Richie Hawtin will be a resident at Space Ibiza this summer, bringing a concept called ENTER. to one of the White Isle's most celebrated venues.
Per usual for Hawtin, ENTER. is a multi-layered concept that will encompass many of the Minus boss' interests, namely music, technology and sake. The latter may come as surprise, but over the past three years he's taken two one-week courses revolving around the drink while traveling in Japan. ("Eventually, my dream is to have a sake bar in Berlin," he told us earlier today.) The night will have a fully stocked bar with Hawtin working with his hand-selected team to create a special Sake & Shochu-based cocktail menu for the club. The theme falls neatly in line with the previously announced Thursday Kehakuma night at Space, which has an Asian-orientated design palette. That night will still take place on the Space terrace as part of the Hawtin night and be known as ENTER.Kehakuma. (Dates before and after ENTER.'s 12 week run will again be known simply as Kehakuma.)
Hawtin's Space residency is his first solo jaunt on Ibiza. For a number of years, he had worked with Sven Vath's Cocoon label at Amnesia—a relationship he describes as "incredible and life-defining." Hawtin specifically chose Thursday and Space to provide a respectful distance to Luciano at Pacha, Cocoon and Carl Cox's night at Space. Nonetheless, his night will go head-to-head with another new venture on the island, Jamie Jones' Hot Natured party at DC-10.
We caught up with Hawtin today to talk sake, Space and Thursday on the island.
Why did you choose Space as the place for your residency as opposed to Amnesia?
When we started talking about a residency [I thought], "OK, if I do a night on Ibiza, Thursday is the only night that I can do, because it's far enough away from Cocoon, from Carl, from Luciano and just before the weekend." So it was like, "If something could happen for Thursdays, then we'll take a step forward, otherwise this is a no go." And so that kind of already started to close a window because Amnesia had, I believe, Cream on that day.
Then, after walking through Space, the ideas just started to come very quickly and very easily. It was like, "OK, let's do some interactive stuff in this room," and when I walked into the back room I was like, "Man, this would be perfect to do a cool, small intimate bar, let's bring sake in here." That was really in the first half-hour of walking through Space. After that it was like, "Oh my God, I think we may actually start to really honestly think about doing our own night in Ibiza." That was on a trip to Ibiza in December of last year.
In the press materials to the night, it says that you're a trained sake sommelier. Tell us more about that.

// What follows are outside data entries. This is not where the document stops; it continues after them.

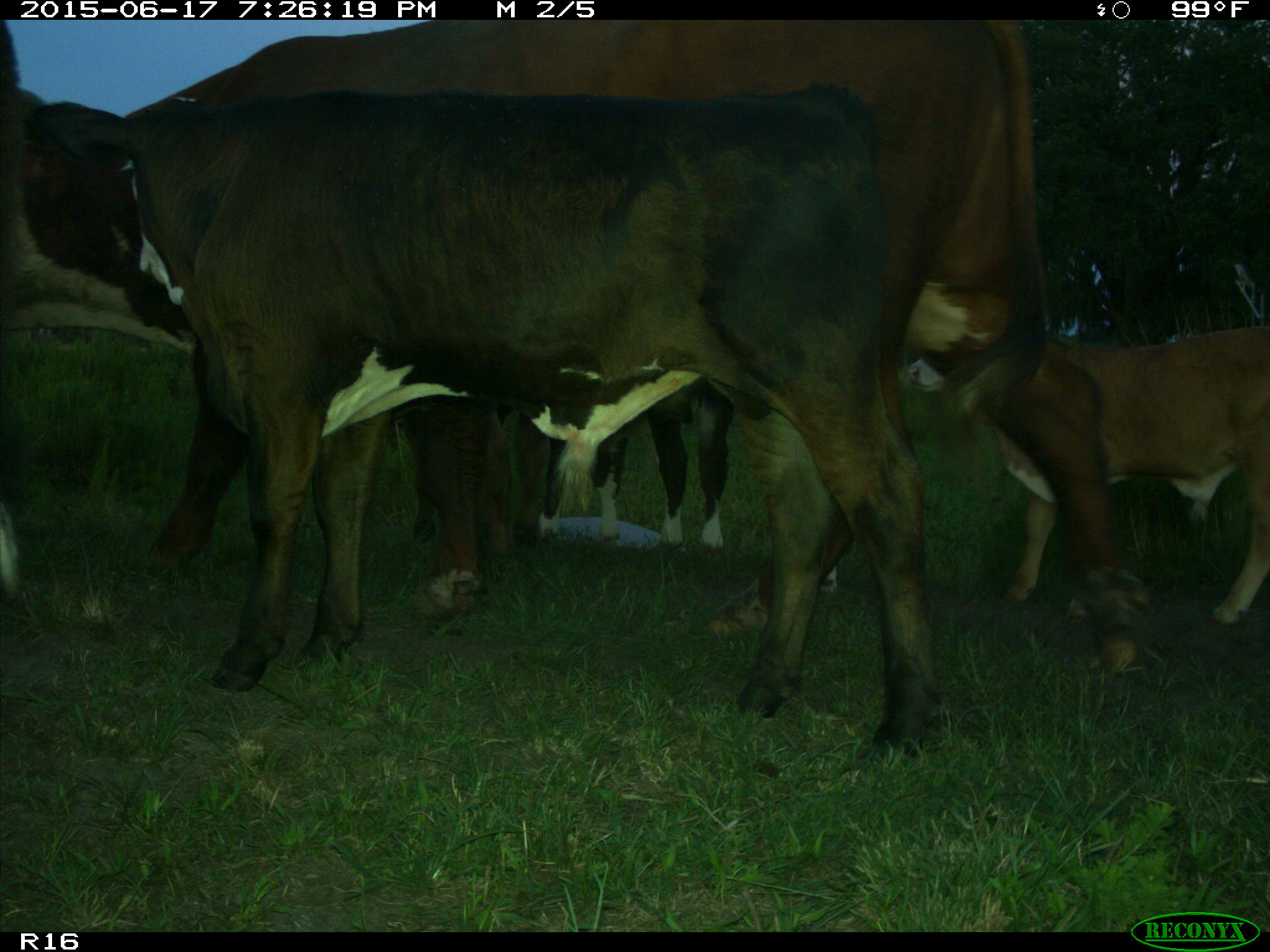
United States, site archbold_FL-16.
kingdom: Animalia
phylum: Chordata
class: Mammalia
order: Artiodactyla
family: Bovidae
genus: Bos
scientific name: Bos taurus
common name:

Yeah, I've been training, but I would definitely say I still have some training to go. I've taken two different week-long courses over the last three years in Japan, and travelled throughout Japan visiting breweries and brewmasters and learning about sake. I'm very well read on the technical process. Probably to be a better sommelier I would have to—actually, no one's going to believe this—but I would actually need to drink more. But there’s just not enough time between DJing and travelling to drink the amount of sake I need to get my taste buds even more acute to all the different flavours. Eventually, my dream is to have a sake bar in Berlin, so this is a great chance to introduce my fans and fellow friends to sake on a little bit of a deeper level. We're working with some of my friends in Japan who happen to actually be running breweries or distribution companies, and we're going to be bringing in things that are presently not even available in Europe. One of the bottles is not even available outside of Japan.
When I did my first course a couple of years ago it totally blew me away, because the sake industry is very much like the record industry. Five or ten years ago there were more than 12,000 breweries in Japan, and that has now shrunk to about 2,000. These are mostly Mom and Pop, four, five, six generation family-run businesses and strongly independent. I felt so connected to the idea of people continuing this tradition. It wasn't only the taste, how it was made or the connection to Japan, it's just this whole... there was something there that really brought me back to why I first got involved in music and starting my own label and bringing artists together.
Any artists you can reveal specifically for the night this year?
Nothing specifically, but I can say that we have some very interesting people on the line-up. A couple of new friends, some old friends. Of course the Minus gang are well represented—Gaiser, Matador and more—but it's a combination of friends and collaborators from the last 20 years, and some people who are really inspiring me who have never played on the island. I'm playing every week. Sometimes I'm playing at the sake bar, sometimes I'm playing in the main room or both. We're doing a pre-party each time at 10 PM where we're going to come together for dinner with our gang and with people who want to come, and we're going to continue to the wee hours of the morning, and give people a diversity of music, technology, sake, fun, fantasy and everything else that should happen on the island.